***** Provided passage *****

Spencer Beebe of Ecotrust, an early PWSSC mentor, joined the Science
Center board and provided introductions to private foundations and
encouragement that resulted in several early grant awards. Treadwell,
Rotterman, and Steiner, along with Pete Mickelson, Ph.D. ornithologist,
joined the board of PWSSC later in the summer of 1989.
By
July of 1989, John P. Harville, Ph.D. had joined the effort as mentor
and Founding Director. Dr. Harville had recently retired as Executive
Director of the Pacific States Marine Fisheries Commission, and
had been founding director of both the Moss Landing Marine Laboratories
on Monterey Bay, and the National Coastal Resources Research and
Development Institute at Newport, Oregon. While Harville worked
on institutional relationships and science plans, other board members
worked on ways to raise funds to keep the fledgling center growing
and effective. Treadwell believed that long term institutional funding
was possible through federal legislation. He drafted language for
the Oil Spill Recovery Institute, which Senator Ted Stevens included
in the Oil Pollution Act of 1990.
It was challenging to obtain research grants in the early years,
and equally difficult to establish scientific credibility without
the research grants. In 1990, Monnett and Rotterman moved their
U.S. Fish and Wildlife Service research grant for surveys of sea
otters to the Science Center. That work, combined with several private
foundation awards supporting research planning workshops comprised
the Center's initial programs.
In March of 1990, Harville served as moderator for a regional research
planning conference. Over 115 invited participants representing
researchers, resource managers, commercial fishing interests, and
agencies identified and prioritized research topics. The highest
priority was given to monitoring, modeling and mitigating the long-term
impacts of the Exxon Valdez oil spill. A regional science
planning team evolved. Known as "Prince William Sound Fisheries
Ecosystem Research Planning Group" (PWSFERPG), the team developed
an approach that would evolve into the "SEA" program,
the Sound Ecosystem Assessment. Commercial fishing interests were
finally well-represented within this planning team of researchers,
educators and officials. PWSSC was in the center of these regional
efforts, and has remained an active leader since.

*****

Stated task:
Can you continue the account of the Science Center's early years, starting after its final sentence? The entries that follow have no connection to the account of the Science Center's early years.

***** Dataset entries *****

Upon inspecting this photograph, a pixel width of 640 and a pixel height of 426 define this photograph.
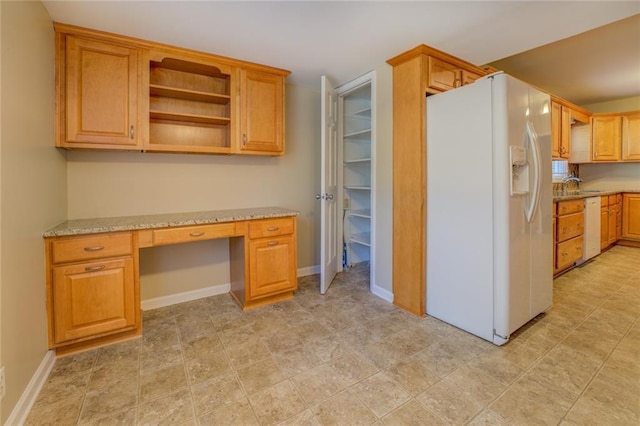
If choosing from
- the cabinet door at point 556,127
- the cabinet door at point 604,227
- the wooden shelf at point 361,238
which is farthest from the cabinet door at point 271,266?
the cabinet door at point 604,227

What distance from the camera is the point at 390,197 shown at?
9.05ft

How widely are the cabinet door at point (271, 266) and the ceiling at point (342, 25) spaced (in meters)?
1.67

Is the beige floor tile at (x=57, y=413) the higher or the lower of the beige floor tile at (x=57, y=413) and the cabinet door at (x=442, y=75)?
the lower

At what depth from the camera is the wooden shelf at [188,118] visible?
8.13ft

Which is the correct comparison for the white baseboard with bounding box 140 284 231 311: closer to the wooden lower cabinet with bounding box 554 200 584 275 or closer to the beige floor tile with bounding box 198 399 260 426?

*****

The reply:
In October of 1990, Gary Thomas, Ph.D. was named Science Center
President. July of 1991 saw the publication of Prince William
Sound, Copper River, and North Gulf of Alaska Ecosystem. Conceived
by Spencer Beebe of Ecotrust, and sponsored by PWSSC, Conservation
International, and the U.S. Forest Service Copper River Delta Institute,
this study and series of photos and maps initiated the effort to
look at the entire region as an interconnected system. The document
was the first step in laying out a data-rich, spatially explicit
landscape approach to understanding the complexities of the region.
The Board and staff of the Science Center continued to work towards
an "ecosystem approach" to research, but funding and support
merely trickled in. Finally, after two years of pink salmon and
herring fishery failures in Prince William Sound, fishermen and
women lined up their boats to block the entrance to the Port Valdez
oil terminal, expressing their frustration at the lack of effort
and funds expended to research the oil spill's continued affect
on the region. Soon after, the Exxon Valdez Oil Spill (EVOS)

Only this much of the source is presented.